Aim of the task:
Answer these questions from the text on UK migration estimates:
(a) Which workers would the measures announced in May ban recruiting from overseas?
(b) What is the revised estimate of net migration to the UK between 2021 and 2024?
(c) How many British nationals does the ONS now think left the UK in 2024?

Text excerpt:
----

Successive Conservative governments sought to cut migration to the UK, while Labour argued in last year's manifesto that higher migration "reduces the incentives for businesses to train locally".
In May Prime Minister Sir Keir Starmer announced measures which he said would ensure net migration falls "significantly" over the next four years. His proposals included a plan to ban recruitment of care workers from overseas, tighten access to skilled worker visas and raise the costs to employers.
The new figures make little change to the overall estimate of net migration to the UK between 2021 and 2024, falling slightly from 2.6 million people to 2.5 million in the revised report.
The ONS have been rebuilding the system used to produce official estimates of migration since 2020. Before the pandemic, statisticians asked a small number of passengers at airports and ports about their travel plans and used those responses to work out how many arrivals might be coming to stay.
But the results obtained by this method were "implausibly low" for British nationals, according to Dr Madeleine Sumption, director of the Migration Observatory think tank.
Officials at the ONS said the new figures are based on how often people appear in tax and benefits records, providing a more accurate and active reflection of migrants activities in the UK.
Based on that method, the ONS now thinks that 257,000 British nationals left the UK in 2024 while 143,000 Britons living abroad returned. That means net emigration of Britons - the difference between departures and arrivals - is 114,000 people, rather than its initial estimate of 17,000.
Dr Sumption warns that these figures are "still not final" because they don't measure when someone enters or leaves the country. That can cause problems if someone stays in the country but disappears from tax and welfare data because they're living on savings.
Using that method such a person would usually be counted as an emigrant, skewing migration figures. The ONS has stopped using this method to measure EU migration, instead of using visas and border data shared by the Home Office.
Data obtained under the old system estimated that there were 96,000 fewer EU citizens in the UK by the end of 2024, but the new system has revised that estimate downwards to 69,000.

----

Scene geometry reasoning data
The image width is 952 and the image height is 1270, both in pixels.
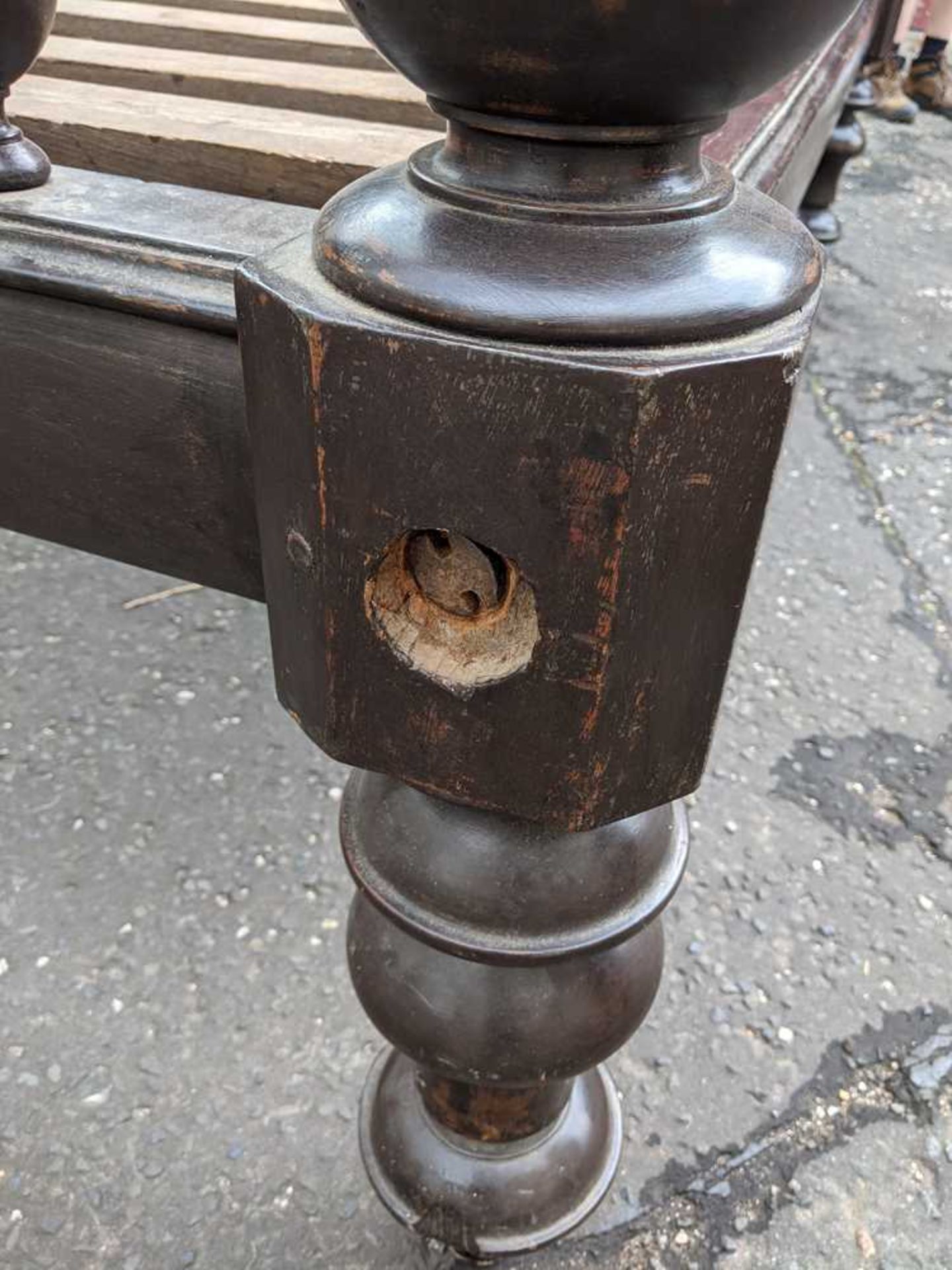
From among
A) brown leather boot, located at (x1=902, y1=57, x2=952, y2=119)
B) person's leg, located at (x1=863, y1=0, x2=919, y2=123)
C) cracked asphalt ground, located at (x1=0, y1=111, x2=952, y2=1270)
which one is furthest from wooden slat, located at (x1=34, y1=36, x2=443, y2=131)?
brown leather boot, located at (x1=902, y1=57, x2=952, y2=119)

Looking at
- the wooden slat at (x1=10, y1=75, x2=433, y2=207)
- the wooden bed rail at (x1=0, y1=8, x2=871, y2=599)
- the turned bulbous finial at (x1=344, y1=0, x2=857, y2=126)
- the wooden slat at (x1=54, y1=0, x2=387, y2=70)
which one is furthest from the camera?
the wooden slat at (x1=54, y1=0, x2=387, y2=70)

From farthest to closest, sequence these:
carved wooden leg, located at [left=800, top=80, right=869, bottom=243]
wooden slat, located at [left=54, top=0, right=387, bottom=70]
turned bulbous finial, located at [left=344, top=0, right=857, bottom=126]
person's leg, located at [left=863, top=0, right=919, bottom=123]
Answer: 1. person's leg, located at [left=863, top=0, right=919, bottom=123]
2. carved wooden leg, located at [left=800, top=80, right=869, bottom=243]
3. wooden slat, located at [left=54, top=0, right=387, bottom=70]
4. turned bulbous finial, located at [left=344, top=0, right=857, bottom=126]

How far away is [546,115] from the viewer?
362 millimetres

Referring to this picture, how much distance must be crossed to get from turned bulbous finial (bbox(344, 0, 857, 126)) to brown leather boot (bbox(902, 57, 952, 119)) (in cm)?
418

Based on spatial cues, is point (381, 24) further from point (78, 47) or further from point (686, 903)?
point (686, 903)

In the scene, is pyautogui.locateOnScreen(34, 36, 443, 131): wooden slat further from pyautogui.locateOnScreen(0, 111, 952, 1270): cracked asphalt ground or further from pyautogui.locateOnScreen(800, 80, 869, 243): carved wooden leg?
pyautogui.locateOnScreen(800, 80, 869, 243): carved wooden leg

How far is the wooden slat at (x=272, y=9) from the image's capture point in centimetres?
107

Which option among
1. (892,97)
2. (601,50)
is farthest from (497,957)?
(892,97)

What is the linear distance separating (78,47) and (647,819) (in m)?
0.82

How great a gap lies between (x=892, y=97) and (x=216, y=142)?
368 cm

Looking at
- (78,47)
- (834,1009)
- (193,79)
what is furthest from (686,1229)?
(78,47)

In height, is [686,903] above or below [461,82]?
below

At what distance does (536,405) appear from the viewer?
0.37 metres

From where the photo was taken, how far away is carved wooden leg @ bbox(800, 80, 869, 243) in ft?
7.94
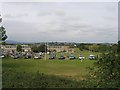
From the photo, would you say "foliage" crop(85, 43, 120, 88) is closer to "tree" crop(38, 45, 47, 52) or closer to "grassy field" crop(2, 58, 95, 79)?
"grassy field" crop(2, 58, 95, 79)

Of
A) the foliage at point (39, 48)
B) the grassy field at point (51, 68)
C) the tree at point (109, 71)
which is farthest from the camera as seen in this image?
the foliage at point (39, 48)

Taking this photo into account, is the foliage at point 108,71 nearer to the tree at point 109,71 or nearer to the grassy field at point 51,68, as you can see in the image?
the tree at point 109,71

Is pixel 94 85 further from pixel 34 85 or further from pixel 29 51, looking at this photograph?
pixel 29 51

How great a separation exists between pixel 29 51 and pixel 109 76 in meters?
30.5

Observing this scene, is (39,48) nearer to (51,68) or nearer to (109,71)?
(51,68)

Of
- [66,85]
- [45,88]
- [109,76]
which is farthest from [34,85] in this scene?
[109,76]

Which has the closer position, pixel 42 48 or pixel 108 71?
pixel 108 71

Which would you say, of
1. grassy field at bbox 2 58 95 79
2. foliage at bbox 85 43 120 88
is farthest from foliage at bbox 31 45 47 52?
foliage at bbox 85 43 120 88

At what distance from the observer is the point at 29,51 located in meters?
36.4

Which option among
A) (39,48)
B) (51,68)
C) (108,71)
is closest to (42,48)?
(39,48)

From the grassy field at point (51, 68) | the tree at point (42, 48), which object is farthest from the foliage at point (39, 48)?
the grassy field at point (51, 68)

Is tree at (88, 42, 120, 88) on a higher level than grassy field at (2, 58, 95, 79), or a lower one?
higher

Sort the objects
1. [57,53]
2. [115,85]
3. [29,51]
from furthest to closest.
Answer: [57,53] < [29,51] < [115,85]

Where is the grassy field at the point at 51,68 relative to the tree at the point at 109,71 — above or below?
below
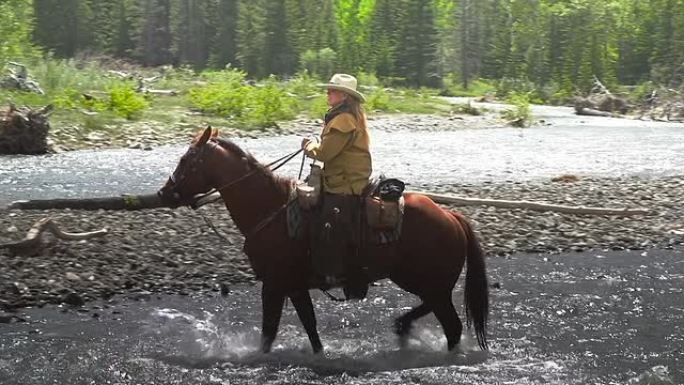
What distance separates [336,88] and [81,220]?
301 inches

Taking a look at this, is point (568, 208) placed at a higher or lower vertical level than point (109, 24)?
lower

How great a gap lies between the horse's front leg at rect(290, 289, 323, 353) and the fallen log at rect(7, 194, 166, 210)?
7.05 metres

----

Exercise response:
(a) Care workers.
(b) 2.5 million people.
(c) 257,000.